The entries are to be repeated exactly, with all pictures omitted.

◇ ◇ ◇ ◇

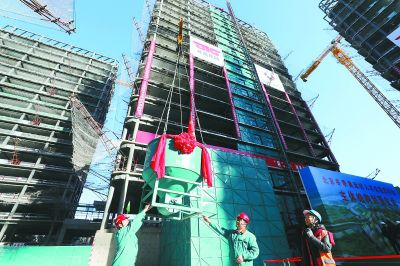 北京冬奥村项目主体结构实现全部封顶 明年年底基本完工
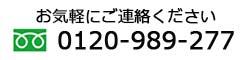 0120989277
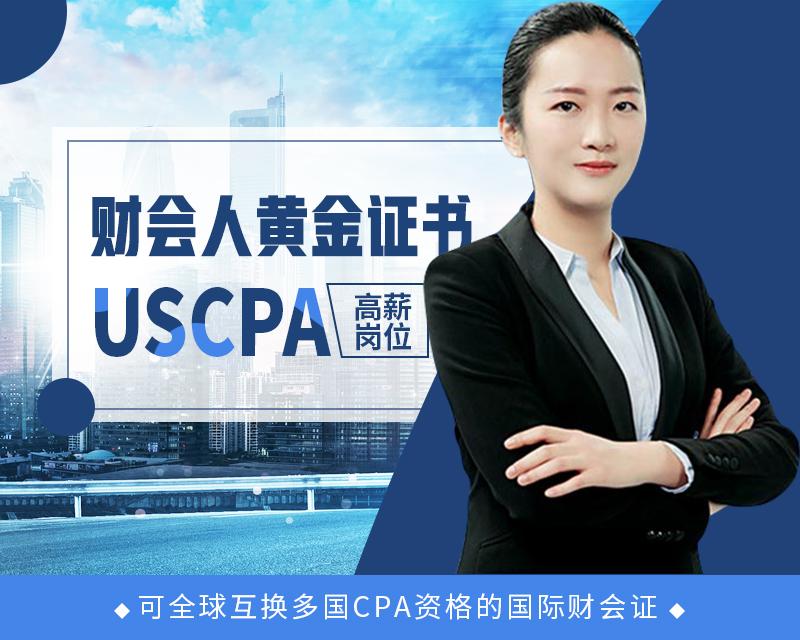 USCPA考试时间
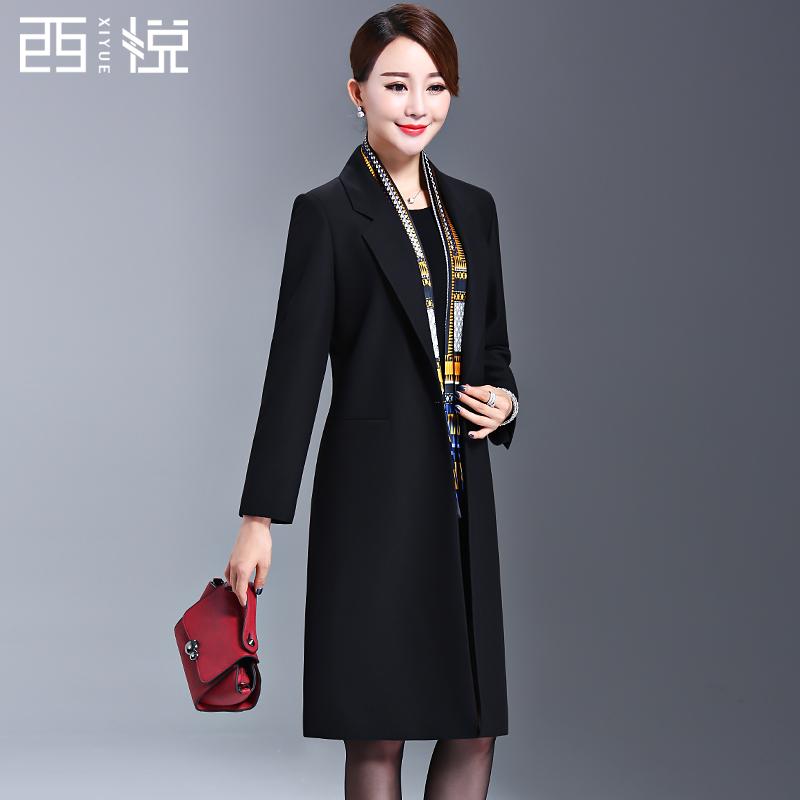 红色风衣 西悦2016秋装新款西装领黑色外套长袖中长款修身红色风衣女2045_推荐淘宝好看的红色风衣
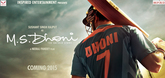 M.S Dhoni - The Untold Story Video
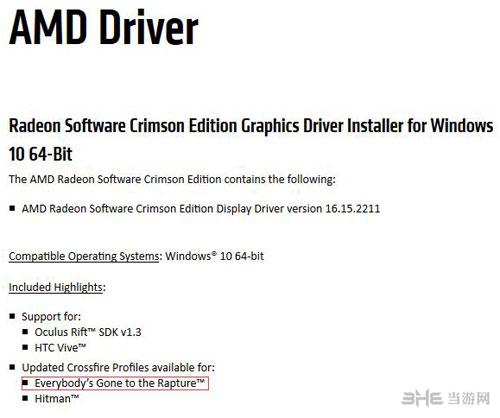 AMD显卡驱动截图1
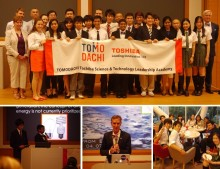 The TOMODACHI Toshiba Academy reaches its final day, and its biggest event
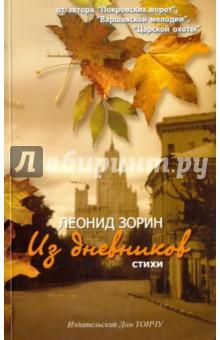Зорин Леонид » Из дневников. Стихи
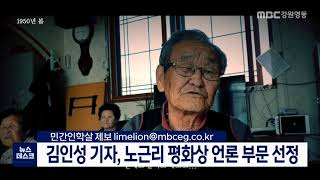 김인성 기자, 노근리평화상 언론 부문 선정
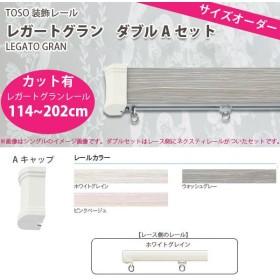 トーソー 装飾カーテンレール レガートグラン ダブルAセット レールカット有 オーダーサイズ 1セット (レガートグランレール 114〜202cm)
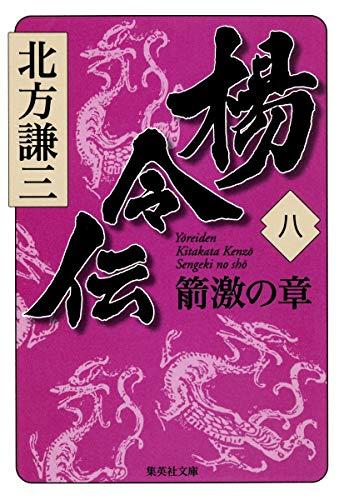 楊令伝 8 箭激の章 (集英社文庫)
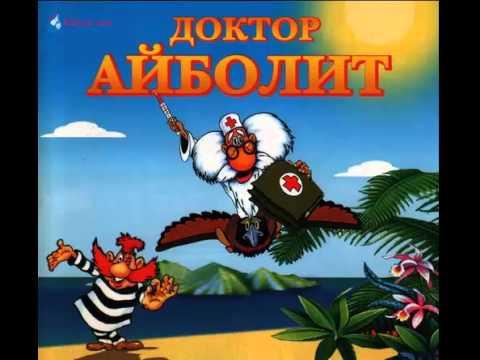 Добрый доктор Айболит, сказка К.И. Чуковского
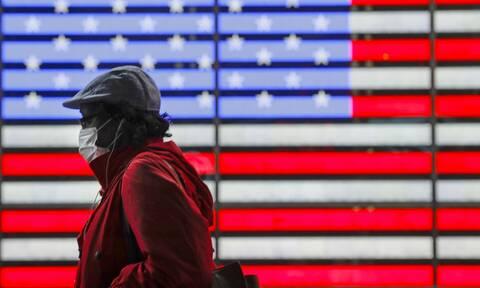 Κορονοϊός ΗΠΑ: Στους 97.049 έφτασαν οι νεκροί - 1.622.114 τα κρούσματα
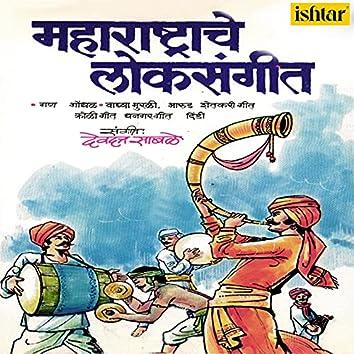 Maharashtrache Loksangeet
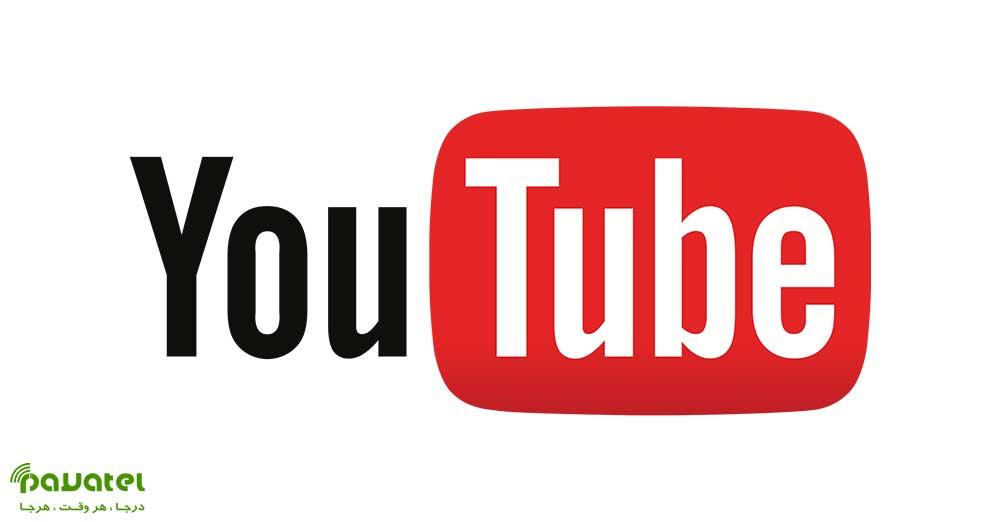 کلیدهای میانبر یوتیوب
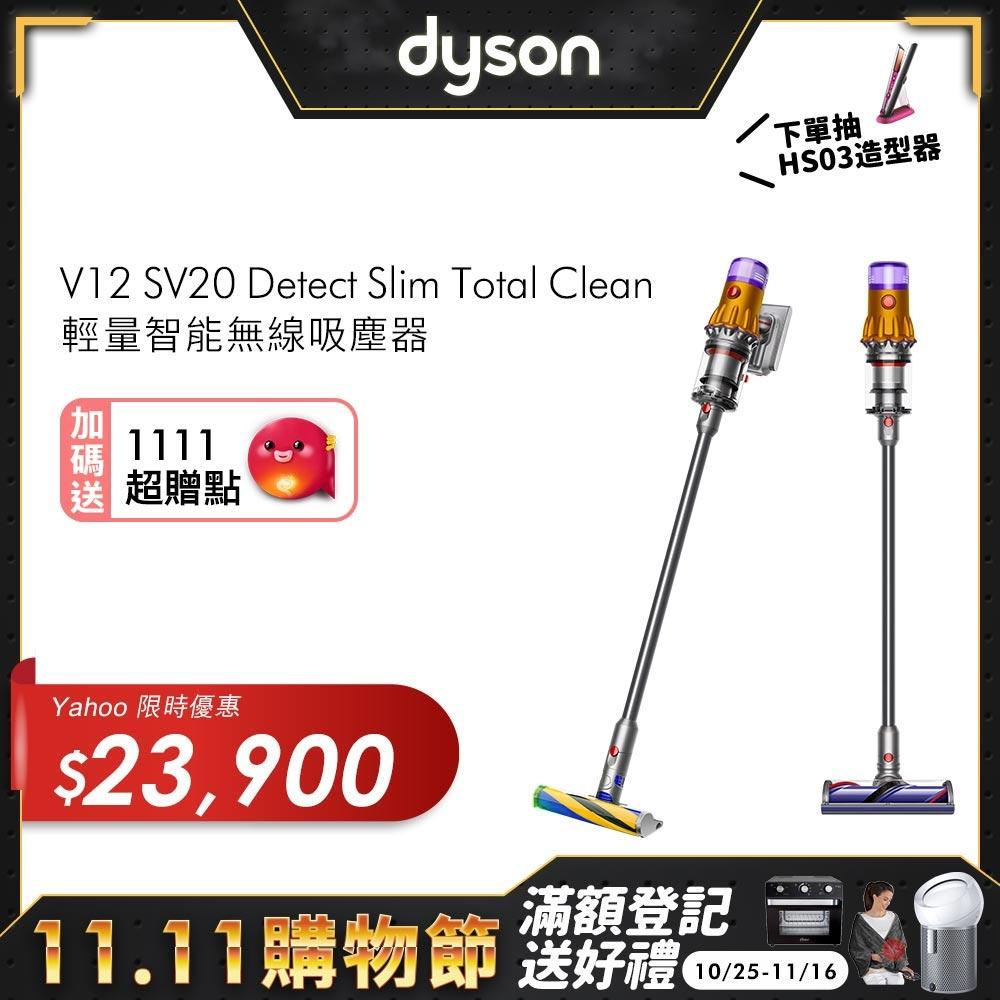 Dyson V12 SV20 Detect Slim Total Clean 輕量智能無線吸塵器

◇ ◇ ◇ ◇

**Output of the exercise**.
 北京冬奥村项目主体结构实现全部封顶 明年年底基本完工
 0120989277
 USCPA考试时间
 红色风衣 西悦2016秋装新款西装领黑色外套长袖中长款修身红色风衣女2045_推荐淘宝好看的红色风衣
 M.S Dhoni - The Untold Story Video
 AMD显卡驱动截图1
 The TOMODACHI Toshiba Academy reaches its final day, and its biggest event
Зорин Леонид » Из дневников. Стихи
 김인성 기자, 노근리평화상 언론 부문 선정
 トーソー 装飾カーテンレール レガートグラン ダブルAセット レールカット有 オーダーサイズ 1セット (レガートグランレール 114〜202cm)
 楊令伝 8 箭激の章 (集英社文庫)
 Добрый доктор Айболит, сказка К.И. Чуковского
 Κορονοϊός ΗΠΑ: Στους 97.049 έφτασαν οι νεκροί - 1.622.114 τα κρούσματα
 Maharashtrache Loksangeet
 کلیدهای میانبر یوتیوب
 Dyson V12 SV20 Detect Slim Total Clean 輕量智能無線吸塵器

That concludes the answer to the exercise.